WHAT THE TASK REQUIRES:
Write out the data again in full, exactly as it reads.
-- begin --
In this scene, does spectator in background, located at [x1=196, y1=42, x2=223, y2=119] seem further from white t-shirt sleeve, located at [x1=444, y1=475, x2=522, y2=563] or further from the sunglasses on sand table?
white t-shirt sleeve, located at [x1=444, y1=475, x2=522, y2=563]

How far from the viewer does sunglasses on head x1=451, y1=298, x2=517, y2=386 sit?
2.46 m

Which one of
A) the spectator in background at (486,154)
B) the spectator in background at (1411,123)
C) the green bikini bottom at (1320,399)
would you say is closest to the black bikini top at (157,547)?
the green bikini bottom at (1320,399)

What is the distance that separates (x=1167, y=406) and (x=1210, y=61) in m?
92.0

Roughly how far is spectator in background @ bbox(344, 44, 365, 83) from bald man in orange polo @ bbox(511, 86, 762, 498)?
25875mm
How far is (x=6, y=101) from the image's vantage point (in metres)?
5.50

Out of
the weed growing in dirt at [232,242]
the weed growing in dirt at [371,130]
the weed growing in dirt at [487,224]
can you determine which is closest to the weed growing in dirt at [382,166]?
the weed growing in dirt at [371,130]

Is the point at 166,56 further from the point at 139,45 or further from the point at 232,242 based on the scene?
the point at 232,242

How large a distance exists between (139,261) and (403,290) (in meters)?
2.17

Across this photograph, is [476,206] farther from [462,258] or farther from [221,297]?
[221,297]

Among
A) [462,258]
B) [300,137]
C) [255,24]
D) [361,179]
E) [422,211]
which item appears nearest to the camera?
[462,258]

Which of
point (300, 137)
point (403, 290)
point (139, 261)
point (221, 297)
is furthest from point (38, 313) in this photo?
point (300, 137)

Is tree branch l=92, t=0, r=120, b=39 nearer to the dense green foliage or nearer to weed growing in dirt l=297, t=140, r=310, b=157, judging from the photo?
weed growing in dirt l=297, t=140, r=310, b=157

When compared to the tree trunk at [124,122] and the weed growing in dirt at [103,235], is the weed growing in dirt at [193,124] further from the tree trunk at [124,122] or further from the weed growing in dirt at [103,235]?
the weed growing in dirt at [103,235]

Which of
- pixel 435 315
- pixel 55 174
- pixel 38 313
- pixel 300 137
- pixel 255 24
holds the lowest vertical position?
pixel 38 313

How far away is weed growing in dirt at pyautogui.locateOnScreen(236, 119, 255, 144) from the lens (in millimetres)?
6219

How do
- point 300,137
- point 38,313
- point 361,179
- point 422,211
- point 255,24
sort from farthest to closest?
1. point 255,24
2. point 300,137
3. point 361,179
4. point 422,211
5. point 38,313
-- end --
COMPLETE RESPONSE:
In this scene, does spectator in background, located at [x1=196, y1=42, x2=223, y2=119] seem further from white t-shirt sleeve, located at [x1=444, y1=475, x2=522, y2=563] or further from the sunglasses on sand table?
white t-shirt sleeve, located at [x1=444, y1=475, x2=522, y2=563]

How far from the viewer does sunglasses on head x1=451, y1=298, x2=517, y2=386 sit?
2.46 m

Which one of
A) the spectator in background at (486,154)
B) the spectator in background at (1411,123)
C) the green bikini bottom at (1320,399)
would you say is closest to the black bikini top at (157,547)?
the green bikini bottom at (1320,399)

What is the distance that separates (x=1167, y=406) and (x=1210, y=61) in m?
92.0

Roughly how far is spectator in background @ bbox(344, 44, 365, 83) from bald man in orange polo @ bbox(511, 86, 762, 498)?
25875mm
How far is (x=6, y=101) from the image's vantage point (in metres)?
5.50

Out of
the weed growing in dirt at [232,242]
the weed growing in dirt at [371,130]
the weed growing in dirt at [487,224]
can you determine which is closest to the weed growing in dirt at [382,166]?
the weed growing in dirt at [371,130]

Is the point at 166,56 further from the point at 139,45 or further from the point at 232,242 based on the scene?
the point at 232,242

How large a distance exists between (139,261) and (403,290) (in meters)?
2.17

Across this photograph, is [476,206] farther from [462,258] or farther from [221,297]?
[221,297]

Among
A) [462,258]
B) [300,137]
C) [255,24]
D) [361,179]
E) [422,211]
which item appears nearest to the camera?
[462,258]

Which of
point (300, 137)
point (403, 290)
point (139, 261)
point (221, 297)
is furthest from point (38, 313) in this photo?
point (300, 137)

Is tree branch l=92, t=0, r=120, b=39 nearer to the dense green foliage or nearer to weed growing in dirt l=297, t=140, r=310, b=157, judging from the photo?
weed growing in dirt l=297, t=140, r=310, b=157

When compared to the tree trunk at [124,122] and the weed growing in dirt at [103,235], is the weed growing in dirt at [193,124] further from the tree trunk at [124,122] or further from the weed growing in dirt at [103,235]?
the weed growing in dirt at [103,235]

Which of
- pixel 435 315
- pixel 55 174
- pixel 38 313
- pixel 300 137
- pixel 255 24
holds the lowest vertical position?
pixel 38 313

How far away is weed growing in dirt at pyautogui.locateOnScreen(236, 119, 255, 144) from the lens (in millimetres)?
6219

How do
- point 300,137
- point 38,313
- point 361,179
- point 422,211
- point 255,24
sort from farthest to closest?
1. point 255,24
2. point 300,137
3. point 361,179
4. point 422,211
5. point 38,313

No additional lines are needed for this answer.